Após uma leitura atenta da biografia de Herberto Helder, pode constatar-se que se trata de uma pessoa com um percurso pessoal instável, isto porque o facto de o poeta levar uma vida assumidamente marginal nos leva a deduzir que esse tipo de vida tem reflexos na sua obra poética. Podemos procurar nos textos vestigíos dos seus dados biográficos, mas só podemos encontrá-los para reconhecer a anterioridade da sua poética em relação à sua biografia, sendo esta uma forma de memória que assume a imemorialidade e em que a escrita se afasta do mundo. Assim, a sua poesia remete sempre para um tempo sem datas e para uma topografia não localizável, obrigando-nos, de maneira radical, a esquecer a longa história de rivalidades e conivências, de aproximações e diferenças entre as palavras e o mundo real, ocultando todas as formas de identificação entre a linguagem e a vida. A expressão máxima destes factos surge com uma declaração feita pelo próprio Herberto Helder: «Tenho de inventar a minha vida verdadeira» (in Expresso, 17 de Dezembro de 1994, p. 10).
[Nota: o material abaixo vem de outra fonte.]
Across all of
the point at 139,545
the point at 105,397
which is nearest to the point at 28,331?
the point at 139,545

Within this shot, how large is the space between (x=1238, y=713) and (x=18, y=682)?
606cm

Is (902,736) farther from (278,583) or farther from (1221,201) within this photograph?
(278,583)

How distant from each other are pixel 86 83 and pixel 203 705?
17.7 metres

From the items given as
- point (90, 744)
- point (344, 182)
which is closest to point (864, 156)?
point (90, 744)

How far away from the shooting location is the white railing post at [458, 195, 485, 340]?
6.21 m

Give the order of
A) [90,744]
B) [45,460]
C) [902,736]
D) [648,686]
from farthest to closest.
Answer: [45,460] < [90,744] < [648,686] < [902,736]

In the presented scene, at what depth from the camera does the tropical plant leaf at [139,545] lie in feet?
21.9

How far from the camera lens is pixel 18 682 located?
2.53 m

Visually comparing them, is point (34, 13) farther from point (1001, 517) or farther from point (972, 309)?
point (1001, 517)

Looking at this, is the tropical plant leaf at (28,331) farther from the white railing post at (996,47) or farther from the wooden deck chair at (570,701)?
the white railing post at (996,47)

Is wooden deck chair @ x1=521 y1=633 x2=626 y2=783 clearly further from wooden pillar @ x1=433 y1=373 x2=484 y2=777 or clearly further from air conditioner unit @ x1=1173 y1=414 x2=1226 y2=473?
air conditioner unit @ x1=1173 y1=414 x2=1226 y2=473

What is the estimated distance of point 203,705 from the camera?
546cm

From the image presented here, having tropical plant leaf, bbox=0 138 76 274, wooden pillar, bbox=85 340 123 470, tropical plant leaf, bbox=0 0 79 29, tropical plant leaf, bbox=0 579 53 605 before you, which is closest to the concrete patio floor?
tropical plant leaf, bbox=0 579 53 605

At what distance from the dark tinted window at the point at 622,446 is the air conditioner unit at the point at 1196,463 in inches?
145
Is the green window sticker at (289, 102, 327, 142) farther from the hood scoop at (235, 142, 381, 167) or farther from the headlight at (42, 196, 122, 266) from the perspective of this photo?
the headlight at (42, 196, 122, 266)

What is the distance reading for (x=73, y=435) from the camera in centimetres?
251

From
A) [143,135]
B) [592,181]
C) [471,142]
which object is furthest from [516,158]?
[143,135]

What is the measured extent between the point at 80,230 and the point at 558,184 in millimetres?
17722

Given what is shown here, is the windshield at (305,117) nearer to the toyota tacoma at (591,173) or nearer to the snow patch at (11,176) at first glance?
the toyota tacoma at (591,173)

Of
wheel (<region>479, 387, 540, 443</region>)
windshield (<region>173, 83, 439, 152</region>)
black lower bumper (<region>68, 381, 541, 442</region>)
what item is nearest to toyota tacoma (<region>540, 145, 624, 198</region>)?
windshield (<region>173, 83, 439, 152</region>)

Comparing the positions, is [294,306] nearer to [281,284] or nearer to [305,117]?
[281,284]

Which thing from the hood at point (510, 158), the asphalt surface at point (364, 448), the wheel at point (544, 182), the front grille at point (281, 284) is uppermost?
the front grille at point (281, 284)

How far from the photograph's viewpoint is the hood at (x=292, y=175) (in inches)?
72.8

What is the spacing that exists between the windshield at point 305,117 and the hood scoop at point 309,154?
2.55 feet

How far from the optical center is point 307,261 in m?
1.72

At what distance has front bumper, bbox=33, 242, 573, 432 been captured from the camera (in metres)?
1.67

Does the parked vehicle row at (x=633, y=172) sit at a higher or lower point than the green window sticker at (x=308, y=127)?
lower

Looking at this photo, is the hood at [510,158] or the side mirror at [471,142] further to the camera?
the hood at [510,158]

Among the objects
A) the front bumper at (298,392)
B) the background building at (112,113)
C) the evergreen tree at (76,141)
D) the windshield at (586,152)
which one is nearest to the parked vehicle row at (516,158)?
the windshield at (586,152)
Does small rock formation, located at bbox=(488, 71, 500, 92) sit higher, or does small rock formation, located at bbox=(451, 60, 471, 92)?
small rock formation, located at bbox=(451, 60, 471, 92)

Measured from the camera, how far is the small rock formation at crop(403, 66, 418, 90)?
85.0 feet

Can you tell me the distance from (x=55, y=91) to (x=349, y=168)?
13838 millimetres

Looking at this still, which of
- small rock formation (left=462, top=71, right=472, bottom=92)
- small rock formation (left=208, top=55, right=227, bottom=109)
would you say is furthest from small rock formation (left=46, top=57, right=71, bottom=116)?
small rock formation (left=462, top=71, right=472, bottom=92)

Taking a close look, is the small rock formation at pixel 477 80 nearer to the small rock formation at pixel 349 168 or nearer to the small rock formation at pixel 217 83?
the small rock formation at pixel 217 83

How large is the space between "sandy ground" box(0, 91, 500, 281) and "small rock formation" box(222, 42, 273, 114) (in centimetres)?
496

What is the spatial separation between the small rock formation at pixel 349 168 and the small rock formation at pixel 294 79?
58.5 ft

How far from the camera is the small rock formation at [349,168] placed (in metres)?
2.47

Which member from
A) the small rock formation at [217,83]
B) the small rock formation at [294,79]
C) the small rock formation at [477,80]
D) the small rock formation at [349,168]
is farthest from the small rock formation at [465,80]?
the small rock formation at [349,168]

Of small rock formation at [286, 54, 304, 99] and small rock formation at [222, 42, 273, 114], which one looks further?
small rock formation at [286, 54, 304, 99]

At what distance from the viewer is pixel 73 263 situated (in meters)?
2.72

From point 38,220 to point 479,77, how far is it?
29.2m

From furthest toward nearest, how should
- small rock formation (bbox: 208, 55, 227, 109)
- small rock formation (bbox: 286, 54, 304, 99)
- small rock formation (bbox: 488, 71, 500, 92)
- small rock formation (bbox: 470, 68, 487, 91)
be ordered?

Na sua vida podem identificar-se claramente sensações de «falta de território», de «exílio», de «prisão», de descentramento e de mal-estar, sensações estas que derivam da sua vontade de romper o pacto com a ideologia vigente da época, sendo esta a postura característica do acto heróico do poeta moderno, que o incita a fundar uma linguagem contra os códigos consagrados da cultura dominante e a adoptar uma conduta afastada do real.